This task was performed as a part of an academic assignment wherein the task was to Perform Topic modeling on a social media corpus like Twitter or Reddit by using any python library. The topic modeling is done using LDA and NMF models.
Datset
the dataset can be accessed using Dataset or in the repository under the name climate.csv
A gist of what i did…
Import the necessary libraries.
Read the dataset.
Used functions like info(), shape, describe(), unique() to know more about the dataframe.
The dataframe contains redundant tweets as well. This implies that our dataframe contains retweets.
So, next we add a separate column for retweets.
Used sum() on this column to find out that there are 773 retweets.
Using group by found out 10 most repeating tweets.
Plotted histogram of tweet counts.
Made new columns for retweeted usernames, mentioned usernames and hashtags.
Made a new dataframe hashtags_list_df which contains the rows from the hashtag columns where there are actually hashtags.

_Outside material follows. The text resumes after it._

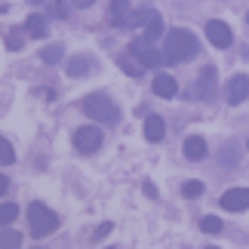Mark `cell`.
I'll list each match as a JSON object with an SVG mask.
<instances>
[{"label":"cell","mask_w":249,"mask_h":249,"mask_svg":"<svg viewBox=\"0 0 249 249\" xmlns=\"http://www.w3.org/2000/svg\"><path fill=\"white\" fill-rule=\"evenodd\" d=\"M28 225H31V237H50L59 228V215L53 213L46 203H31L28 206Z\"/></svg>","instance_id":"cell-3"},{"label":"cell","mask_w":249,"mask_h":249,"mask_svg":"<svg viewBox=\"0 0 249 249\" xmlns=\"http://www.w3.org/2000/svg\"><path fill=\"white\" fill-rule=\"evenodd\" d=\"M102 129L99 126H80L74 132V148L80 151V154H95V151L102 148Z\"/></svg>","instance_id":"cell-5"},{"label":"cell","mask_w":249,"mask_h":249,"mask_svg":"<svg viewBox=\"0 0 249 249\" xmlns=\"http://www.w3.org/2000/svg\"><path fill=\"white\" fill-rule=\"evenodd\" d=\"M154 92L160 95V99H172V95L178 92L176 77H169V74H157V77H154Z\"/></svg>","instance_id":"cell-12"},{"label":"cell","mask_w":249,"mask_h":249,"mask_svg":"<svg viewBox=\"0 0 249 249\" xmlns=\"http://www.w3.org/2000/svg\"><path fill=\"white\" fill-rule=\"evenodd\" d=\"M16 215H18V206L16 203H3V206H0V225L16 222Z\"/></svg>","instance_id":"cell-20"},{"label":"cell","mask_w":249,"mask_h":249,"mask_svg":"<svg viewBox=\"0 0 249 249\" xmlns=\"http://www.w3.org/2000/svg\"><path fill=\"white\" fill-rule=\"evenodd\" d=\"M218 203H222V209H228V213H243V209H249V188L225 191V194L218 197Z\"/></svg>","instance_id":"cell-7"},{"label":"cell","mask_w":249,"mask_h":249,"mask_svg":"<svg viewBox=\"0 0 249 249\" xmlns=\"http://www.w3.org/2000/svg\"><path fill=\"white\" fill-rule=\"evenodd\" d=\"M22 43H25L22 31H9L6 34V50H22Z\"/></svg>","instance_id":"cell-24"},{"label":"cell","mask_w":249,"mask_h":249,"mask_svg":"<svg viewBox=\"0 0 249 249\" xmlns=\"http://www.w3.org/2000/svg\"><path fill=\"white\" fill-rule=\"evenodd\" d=\"M197 92L203 95V99H213V92H215V68H213V65H206V68L200 71V80H197Z\"/></svg>","instance_id":"cell-11"},{"label":"cell","mask_w":249,"mask_h":249,"mask_svg":"<svg viewBox=\"0 0 249 249\" xmlns=\"http://www.w3.org/2000/svg\"><path fill=\"white\" fill-rule=\"evenodd\" d=\"M0 163L3 166H9V163H16V151H13V145L0 136Z\"/></svg>","instance_id":"cell-19"},{"label":"cell","mask_w":249,"mask_h":249,"mask_svg":"<svg viewBox=\"0 0 249 249\" xmlns=\"http://www.w3.org/2000/svg\"><path fill=\"white\" fill-rule=\"evenodd\" d=\"M160 34H163V18H160V13L154 9V13H151V18L145 22V40H151V43H154Z\"/></svg>","instance_id":"cell-15"},{"label":"cell","mask_w":249,"mask_h":249,"mask_svg":"<svg viewBox=\"0 0 249 249\" xmlns=\"http://www.w3.org/2000/svg\"><path fill=\"white\" fill-rule=\"evenodd\" d=\"M145 194H148V197H157V188L151 185V181H145Z\"/></svg>","instance_id":"cell-29"},{"label":"cell","mask_w":249,"mask_h":249,"mask_svg":"<svg viewBox=\"0 0 249 249\" xmlns=\"http://www.w3.org/2000/svg\"><path fill=\"white\" fill-rule=\"evenodd\" d=\"M181 151H185L188 160H194V163H197V160L206 157V139L203 136H188L185 145H181Z\"/></svg>","instance_id":"cell-9"},{"label":"cell","mask_w":249,"mask_h":249,"mask_svg":"<svg viewBox=\"0 0 249 249\" xmlns=\"http://www.w3.org/2000/svg\"><path fill=\"white\" fill-rule=\"evenodd\" d=\"M200 53V40L188 28H172L166 31V40H163V59L178 65V62H191L194 55Z\"/></svg>","instance_id":"cell-1"},{"label":"cell","mask_w":249,"mask_h":249,"mask_svg":"<svg viewBox=\"0 0 249 249\" xmlns=\"http://www.w3.org/2000/svg\"><path fill=\"white\" fill-rule=\"evenodd\" d=\"M200 231H203V234H218V231H222V218H218V215H203V218H200Z\"/></svg>","instance_id":"cell-18"},{"label":"cell","mask_w":249,"mask_h":249,"mask_svg":"<svg viewBox=\"0 0 249 249\" xmlns=\"http://www.w3.org/2000/svg\"><path fill=\"white\" fill-rule=\"evenodd\" d=\"M129 55H132V59H139L142 68H157L160 62H166L163 55L154 50V43L145 40V37H142V40H132V43H129Z\"/></svg>","instance_id":"cell-4"},{"label":"cell","mask_w":249,"mask_h":249,"mask_svg":"<svg viewBox=\"0 0 249 249\" xmlns=\"http://www.w3.org/2000/svg\"><path fill=\"white\" fill-rule=\"evenodd\" d=\"M246 95H249V77L246 74H234L228 80V105H240L246 102Z\"/></svg>","instance_id":"cell-8"},{"label":"cell","mask_w":249,"mask_h":249,"mask_svg":"<svg viewBox=\"0 0 249 249\" xmlns=\"http://www.w3.org/2000/svg\"><path fill=\"white\" fill-rule=\"evenodd\" d=\"M92 71V59L89 55H74L68 62V77H86Z\"/></svg>","instance_id":"cell-13"},{"label":"cell","mask_w":249,"mask_h":249,"mask_svg":"<svg viewBox=\"0 0 249 249\" xmlns=\"http://www.w3.org/2000/svg\"><path fill=\"white\" fill-rule=\"evenodd\" d=\"M83 114L92 117L95 123H105V126H114L120 120V108L114 105L105 92H89L83 99Z\"/></svg>","instance_id":"cell-2"},{"label":"cell","mask_w":249,"mask_h":249,"mask_svg":"<svg viewBox=\"0 0 249 249\" xmlns=\"http://www.w3.org/2000/svg\"><path fill=\"white\" fill-rule=\"evenodd\" d=\"M105 234H111V222H105V225L99 228V231H95V240H102Z\"/></svg>","instance_id":"cell-26"},{"label":"cell","mask_w":249,"mask_h":249,"mask_svg":"<svg viewBox=\"0 0 249 249\" xmlns=\"http://www.w3.org/2000/svg\"><path fill=\"white\" fill-rule=\"evenodd\" d=\"M246 148H249V142H246Z\"/></svg>","instance_id":"cell-32"},{"label":"cell","mask_w":249,"mask_h":249,"mask_svg":"<svg viewBox=\"0 0 249 249\" xmlns=\"http://www.w3.org/2000/svg\"><path fill=\"white\" fill-rule=\"evenodd\" d=\"M222 163L225 166H234L237 163V145H234V142H228V145L222 148Z\"/></svg>","instance_id":"cell-23"},{"label":"cell","mask_w":249,"mask_h":249,"mask_svg":"<svg viewBox=\"0 0 249 249\" xmlns=\"http://www.w3.org/2000/svg\"><path fill=\"white\" fill-rule=\"evenodd\" d=\"M246 25H249V13H246Z\"/></svg>","instance_id":"cell-31"},{"label":"cell","mask_w":249,"mask_h":249,"mask_svg":"<svg viewBox=\"0 0 249 249\" xmlns=\"http://www.w3.org/2000/svg\"><path fill=\"white\" fill-rule=\"evenodd\" d=\"M181 194H185V197H200V194H203V181H197V178L185 181V185H181Z\"/></svg>","instance_id":"cell-22"},{"label":"cell","mask_w":249,"mask_h":249,"mask_svg":"<svg viewBox=\"0 0 249 249\" xmlns=\"http://www.w3.org/2000/svg\"><path fill=\"white\" fill-rule=\"evenodd\" d=\"M28 3H43V0H28Z\"/></svg>","instance_id":"cell-30"},{"label":"cell","mask_w":249,"mask_h":249,"mask_svg":"<svg viewBox=\"0 0 249 249\" xmlns=\"http://www.w3.org/2000/svg\"><path fill=\"white\" fill-rule=\"evenodd\" d=\"M25 31L31 34V37H37V40H43L46 37V16H28V22H25Z\"/></svg>","instance_id":"cell-14"},{"label":"cell","mask_w":249,"mask_h":249,"mask_svg":"<svg viewBox=\"0 0 249 249\" xmlns=\"http://www.w3.org/2000/svg\"><path fill=\"white\" fill-rule=\"evenodd\" d=\"M117 65H120V68L126 71V74H132V77H139V74L145 71V68L139 65V59H132V55H120V59H117Z\"/></svg>","instance_id":"cell-17"},{"label":"cell","mask_w":249,"mask_h":249,"mask_svg":"<svg viewBox=\"0 0 249 249\" xmlns=\"http://www.w3.org/2000/svg\"><path fill=\"white\" fill-rule=\"evenodd\" d=\"M6 188H9V181H6V176H3V172H0V197L6 194Z\"/></svg>","instance_id":"cell-28"},{"label":"cell","mask_w":249,"mask_h":249,"mask_svg":"<svg viewBox=\"0 0 249 249\" xmlns=\"http://www.w3.org/2000/svg\"><path fill=\"white\" fill-rule=\"evenodd\" d=\"M166 136V123H163V117H157V114H148L145 117V139L148 142H160Z\"/></svg>","instance_id":"cell-10"},{"label":"cell","mask_w":249,"mask_h":249,"mask_svg":"<svg viewBox=\"0 0 249 249\" xmlns=\"http://www.w3.org/2000/svg\"><path fill=\"white\" fill-rule=\"evenodd\" d=\"M206 40L215 46V50H228L234 40L231 28H228V22H222V18H209L206 22Z\"/></svg>","instance_id":"cell-6"},{"label":"cell","mask_w":249,"mask_h":249,"mask_svg":"<svg viewBox=\"0 0 249 249\" xmlns=\"http://www.w3.org/2000/svg\"><path fill=\"white\" fill-rule=\"evenodd\" d=\"M65 59V50H62V46L59 43H53V46H46V50L40 53V62L43 65H59Z\"/></svg>","instance_id":"cell-16"},{"label":"cell","mask_w":249,"mask_h":249,"mask_svg":"<svg viewBox=\"0 0 249 249\" xmlns=\"http://www.w3.org/2000/svg\"><path fill=\"white\" fill-rule=\"evenodd\" d=\"M71 3H74V6H77V9H86V6H92V3H95V0H71Z\"/></svg>","instance_id":"cell-27"},{"label":"cell","mask_w":249,"mask_h":249,"mask_svg":"<svg viewBox=\"0 0 249 249\" xmlns=\"http://www.w3.org/2000/svg\"><path fill=\"white\" fill-rule=\"evenodd\" d=\"M53 13L59 16V18H65V16H68V9L62 6V0H53Z\"/></svg>","instance_id":"cell-25"},{"label":"cell","mask_w":249,"mask_h":249,"mask_svg":"<svg viewBox=\"0 0 249 249\" xmlns=\"http://www.w3.org/2000/svg\"><path fill=\"white\" fill-rule=\"evenodd\" d=\"M6 246H22V234H16V231H3L0 234V249H6Z\"/></svg>","instance_id":"cell-21"}]
</instances>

Created a dataframe flattened_hashtags_df where each use of hashtag gets its own row.
Made a new dataframe popular_hashtags which stores the count of appearances of each hashtag.

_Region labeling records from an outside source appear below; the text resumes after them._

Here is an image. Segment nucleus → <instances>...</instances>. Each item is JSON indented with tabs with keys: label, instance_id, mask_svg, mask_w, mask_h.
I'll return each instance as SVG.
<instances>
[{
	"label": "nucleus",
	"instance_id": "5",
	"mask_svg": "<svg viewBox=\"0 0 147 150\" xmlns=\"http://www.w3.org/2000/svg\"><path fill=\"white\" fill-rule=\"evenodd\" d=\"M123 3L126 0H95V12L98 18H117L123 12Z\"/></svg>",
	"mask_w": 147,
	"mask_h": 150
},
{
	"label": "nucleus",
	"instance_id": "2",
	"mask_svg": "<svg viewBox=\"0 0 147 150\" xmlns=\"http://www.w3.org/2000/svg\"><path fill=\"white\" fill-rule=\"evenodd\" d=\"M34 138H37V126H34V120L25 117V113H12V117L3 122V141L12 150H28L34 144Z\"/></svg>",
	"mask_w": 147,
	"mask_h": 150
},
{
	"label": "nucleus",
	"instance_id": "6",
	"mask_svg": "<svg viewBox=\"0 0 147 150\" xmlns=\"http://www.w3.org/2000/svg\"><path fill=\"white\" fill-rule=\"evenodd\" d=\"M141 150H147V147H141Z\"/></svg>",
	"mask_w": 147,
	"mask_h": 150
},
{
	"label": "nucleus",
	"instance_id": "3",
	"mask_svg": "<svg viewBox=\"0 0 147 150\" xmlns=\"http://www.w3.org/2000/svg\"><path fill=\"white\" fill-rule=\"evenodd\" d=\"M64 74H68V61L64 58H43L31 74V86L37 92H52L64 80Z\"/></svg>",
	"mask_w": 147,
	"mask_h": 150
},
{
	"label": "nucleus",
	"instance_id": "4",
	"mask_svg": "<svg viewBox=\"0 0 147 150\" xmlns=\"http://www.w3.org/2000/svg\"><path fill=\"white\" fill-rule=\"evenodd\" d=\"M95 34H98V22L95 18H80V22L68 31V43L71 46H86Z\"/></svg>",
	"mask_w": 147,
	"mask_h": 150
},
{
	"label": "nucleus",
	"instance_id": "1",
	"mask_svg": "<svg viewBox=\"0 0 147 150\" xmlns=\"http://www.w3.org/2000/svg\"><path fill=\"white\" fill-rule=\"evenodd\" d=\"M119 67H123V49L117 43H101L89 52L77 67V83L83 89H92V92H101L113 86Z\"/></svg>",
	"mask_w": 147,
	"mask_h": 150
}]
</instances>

Plotted these popular hashtags using barplot.
Repeated similar steps (10 - 13) for mentioned usernames and retweeted usernames.
Made a new dataframe which checks columns to encode presence of hashtags.
Calculated the correlation matrix and plotted it using heatmap.
Defined a function to clean_tweet to clean the tweets from punctuations, usernames etc. and added a new column in the dataframe with the same name.
Used count vectorizer to transform text to vector form.
Used LDA model on the counter vectorized dataframe.
Made a function display_topics which displays the topic words and the corresponding word weights.
Used NMF model on the counter vectorized dataframe.
Used function display_topics to display the table.